I do a little cheating with mine, but, they are still good.

Cut the thick part of the stem out then cut the leaves in wide ribbons. Wash in a big bowl of water letting the grit drop to the bottom.

Add about an inch or two of beef stock. Beef base and water is what I use. That way I can make it a bit stronger. Throw in your greens on top and drizzle with a couple/three tablespoons of olive oil. Toss to coat everything. Keep on a medium heat, covered, tossing occasionally. The greens will shrink WAY down. I like mine still on the aldente side so check them after about 30 minutes. Mine usually cook for somewhere between 30 and 45 minutes. Toss with kosher salt to taste. Taste first as the stock may flavor it enough.

For a variation I will saute some cubed pancetta and then add the stock and proceed with recipe.  Then at the end toss in a handful of toasted pine nuts.


----------



## GrillingFool (Mar 27, 2009)

If you want canned, "Glory" brand seasoned collards are pretty decent.


----------



## Robo410 (Mar 27, 2009)

Here in the mid Atlantic our stores have been carrying organic collards for several years now. These are fairly young and tender greens, and very inexpensive. I do not pretend to be southern but I have been shown how to do up a mess of greens in Alabama, Mississippi, and North Carolina.

Pork is the meat flavoring of choice but if you can't do that a smoked turkey wing will work ok.  Bacon (preferably jowl bacon) and even pancetta works well.

Broth if you have some and are not making your own with the ham hock.

sliced or chopped Onion, and garlic too if you'd like, red pepper flakes.

Strip the leaves off the stalks all the way up. I like to blanch my greens in boiling salted water for a minute then a quick plunge into cold iced water to set the color. Then I will cut them into manageable size and cook them in the broth and meat. (Salt and pepper to taste and adjust for any preseasoned broth or salty meat product)

These young ones will be cooked in 20-30 minutes at a light simmer.  Older greens which may also need a good washing can take over an hour to become tender.
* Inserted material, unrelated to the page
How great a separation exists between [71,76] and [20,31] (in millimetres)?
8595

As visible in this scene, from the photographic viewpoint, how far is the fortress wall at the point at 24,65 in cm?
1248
Collards are full of great flavor and nutrition and go with so many meals. They can be a country staple or a high end side.

The pot liquor (left over cooking liquid) is full of nutrition and should be used in a soup or stew or eaten and a broth for corn bread!


----------



## kitchenelf (Mar 27, 2009)

Robo410 said:


> The pot liquor (left over cooking liquid) is full of nutrition and should be used in a soup or stew or eaten and a broth for corn bread!


 
 I gaaaroooontee Uncle Bob heard you typing this.


----------



## Uncle Bob (Mar 27, 2009)

kitchenelf said:


> I gaaaroooontee Uncle Bob heard you typing this.


----------



## Robo410 (Mar 27, 2009)

sorry, my typing was really off! should have proof read.


----------



## aaartnaz (Mar 30, 2009)

here is what i did, thanks


----------



## luckytrim (Mar 30, 2009)

Looks


----------



## luckytrim (Mar 30, 2009)

You Did Good !


----------



## babetoo (Mar 30, 2009)

GrillingFool said:


> If you want canned, "Glory" brand seasoned collards are pretty decent.


 
i am going to try these, i miss my "greens" tried a frozen package but they were just awful.....thanks


----------



## luckytrim (Mar 31, 2009)

Itried a "recommended" canned brand....................oh, My !


----------